Render the following material again verbatim, leaving nothing out.

The records:
- - -

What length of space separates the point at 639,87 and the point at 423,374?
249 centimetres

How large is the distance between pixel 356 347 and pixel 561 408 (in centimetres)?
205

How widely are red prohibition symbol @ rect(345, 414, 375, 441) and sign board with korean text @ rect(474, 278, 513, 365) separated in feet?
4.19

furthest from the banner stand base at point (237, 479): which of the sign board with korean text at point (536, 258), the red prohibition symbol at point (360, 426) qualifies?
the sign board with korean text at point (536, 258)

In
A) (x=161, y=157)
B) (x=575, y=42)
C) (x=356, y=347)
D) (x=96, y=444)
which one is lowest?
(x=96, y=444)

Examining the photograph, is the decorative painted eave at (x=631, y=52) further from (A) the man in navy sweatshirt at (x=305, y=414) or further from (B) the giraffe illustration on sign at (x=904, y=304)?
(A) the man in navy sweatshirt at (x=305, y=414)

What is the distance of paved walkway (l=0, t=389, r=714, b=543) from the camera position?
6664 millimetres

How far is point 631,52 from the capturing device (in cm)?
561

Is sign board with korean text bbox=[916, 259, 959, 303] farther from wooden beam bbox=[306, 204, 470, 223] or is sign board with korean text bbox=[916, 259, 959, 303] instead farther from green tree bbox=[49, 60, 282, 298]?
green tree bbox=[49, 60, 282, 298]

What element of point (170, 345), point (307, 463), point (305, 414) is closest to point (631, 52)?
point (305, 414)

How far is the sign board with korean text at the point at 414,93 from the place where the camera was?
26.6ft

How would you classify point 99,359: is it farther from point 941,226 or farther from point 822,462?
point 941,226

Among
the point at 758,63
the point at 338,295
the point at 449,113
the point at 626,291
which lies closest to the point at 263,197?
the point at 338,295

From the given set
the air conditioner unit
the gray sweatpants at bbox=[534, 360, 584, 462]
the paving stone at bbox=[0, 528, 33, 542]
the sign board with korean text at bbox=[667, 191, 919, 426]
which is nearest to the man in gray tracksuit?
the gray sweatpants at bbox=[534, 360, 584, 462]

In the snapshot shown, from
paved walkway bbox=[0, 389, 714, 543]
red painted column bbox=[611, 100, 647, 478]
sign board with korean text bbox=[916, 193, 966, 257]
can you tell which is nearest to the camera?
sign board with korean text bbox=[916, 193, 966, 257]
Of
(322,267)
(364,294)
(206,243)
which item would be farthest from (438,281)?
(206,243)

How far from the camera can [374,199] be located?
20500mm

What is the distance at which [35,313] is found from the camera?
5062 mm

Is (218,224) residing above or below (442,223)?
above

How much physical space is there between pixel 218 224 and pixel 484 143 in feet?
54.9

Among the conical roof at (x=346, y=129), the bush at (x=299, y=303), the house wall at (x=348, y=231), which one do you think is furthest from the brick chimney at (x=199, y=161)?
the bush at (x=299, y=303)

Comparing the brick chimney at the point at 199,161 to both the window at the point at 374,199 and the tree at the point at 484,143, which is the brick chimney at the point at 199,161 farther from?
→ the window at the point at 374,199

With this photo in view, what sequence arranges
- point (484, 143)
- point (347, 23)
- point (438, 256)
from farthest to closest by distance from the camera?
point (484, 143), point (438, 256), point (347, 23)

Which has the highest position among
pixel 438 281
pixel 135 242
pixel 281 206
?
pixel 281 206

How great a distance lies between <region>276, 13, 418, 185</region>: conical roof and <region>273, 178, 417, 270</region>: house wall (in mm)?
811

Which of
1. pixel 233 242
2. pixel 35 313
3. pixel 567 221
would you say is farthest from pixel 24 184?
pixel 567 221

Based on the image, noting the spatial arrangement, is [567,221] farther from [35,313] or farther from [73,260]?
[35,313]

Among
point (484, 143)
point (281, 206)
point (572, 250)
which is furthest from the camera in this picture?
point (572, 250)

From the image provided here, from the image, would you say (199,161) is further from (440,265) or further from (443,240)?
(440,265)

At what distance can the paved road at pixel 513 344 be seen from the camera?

- - -

Solution below:
What length of space separates the point at 639,87 and the point at 423,374?
249 centimetres

How large is the distance between pixel 356 347 and pixel 561 408 (in centimetres)?
205

How widely are red prohibition symbol @ rect(345, 414, 375, 441) and sign board with korean text @ rect(474, 278, 513, 365) separated in feet?
4.19

furthest from the banner stand base at point (237, 479): which of the sign board with korean text at point (536, 258), the red prohibition symbol at point (360, 426) qualifies?
the sign board with korean text at point (536, 258)

In
A) (x=161, y=157)
B) (x=575, y=42)
C) (x=356, y=347)
D) (x=96, y=444)
which one is lowest?
(x=96, y=444)

Examining the photograph, is the decorative painted eave at (x=631, y=52) further from (A) the man in navy sweatshirt at (x=305, y=414) or further from (B) the giraffe illustration on sign at (x=904, y=304)?
(A) the man in navy sweatshirt at (x=305, y=414)

What is the distance of paved walkway (l=0, t=389, r=714, b=543) from the camera position?
6664 millimetres

How far is point 631,52 from the capturing device (in cm)?
561

Is sign board with korean text bbox=[916, 259, 959, 303] farther from wooden beam bbox=[306, 204, 470, 223] or is sign board with korean text bbox=[916, 259, 959, 303] instead farther from green tree bbox=[49, 60, 282, 298]?
green tree bbox=[49, 60, 282, 298]

What element of point (170, 345), point (307, 463), point (305, 414) is closest to point (631, 52)?
point (305, 414)

How far is the sign board with korean text at the point at 414,93 from the place where the camera was?
26.6ft

How would you classify point 99,359: is it farther from point 941,226 or farther from point 822,462?
point 941,226

Among
the point at 758,63
the point at 338,295
the point at 449,113
the point at 626,291
which lies closest to the point at 263,197?
the point at 338,295

From the given set
the air conditioner unit
the gray sweatpants at bbox=[534, 360, 584, 462]
the paving stone at bbox=[0, 528, 33, 542]
the sign board with korean text at bbox=[667, 191, 919, 426]
which is nearest to the man in gray tracksuit?
the gray sweatpants at bbox=[534, 360, 584, 462]

In the snapshot shown, from
paved walkway bbox=[0, 389, 714, 543]
red painted column bbox=[611, 100, 647, 478]
sign board with korean text bbox=[916, 193, 966, 257]
can you tell which is nearest to the camera?
sign board with korean text bbox=[916, 193, 966, 257]
Of
(322,267)
(364,294)
(206,243)
which item would be farthest from (438,281)?
(206,243)

How far from the camera can [374,199] be located?
20500mm

What is the distance at which [35,313] is found from the camera?
5062 mm

Is (218,224) residing above or below (442,223)?
above

How much physical space is there between pixel 218 224 and pixel 484 143 in feet?
54.9

Among the conical roof at (x=346, y=129), the bush at (x=299, y=303), the house wall at (x=348, y=231), which one do you think is furthest from the brick chimney at (x=199, y=161)?
the bush at (x=299, y=303)

Comparing the brick chimney at the point at 199,161 to both the window at the point at 374,199 and the tree at the point at 484,143, which is the brick chimney at the point at 199,161 farther from?
→ the window at the point at 374,199

With this photo in view, what sequence arranges
- point (484, 143)
- point (347, 23)
- point (438, 256)
from farthest to closest by distance from the camera?
point (484, 143), point (438, 256), point (347, 23)

Which has the highest position among
pixel 438 281
pixel 135 242
pixel 281 206
?
pixel 281 206

How great a distance lies between <region>276, 13, 418, 185</region>: conical roof and <region>273, 178, 417, 270</region>: house wall (in mm)?
811

Which of
1. pixel 233 242
2. pixel 35 313
3. pixel 567 221
would you say is farthest from pixel 24 184?
pixel 567 221

Based on the image, noting the spatial arrangement, is [567,221] farther from [35,313] or farther from [73,260]?
[35,313]

Among
point (484, 143)
point (281, 206)
point (572, 250)
which is furthest from the camera in this picture?
point (572, 250)

From the image provided here, from the image, would you say (199,161) is further from (440,265) or further from (443,240)?
(440,265)

At what distance can the paved road at pixel 513 344 be seen from the camera?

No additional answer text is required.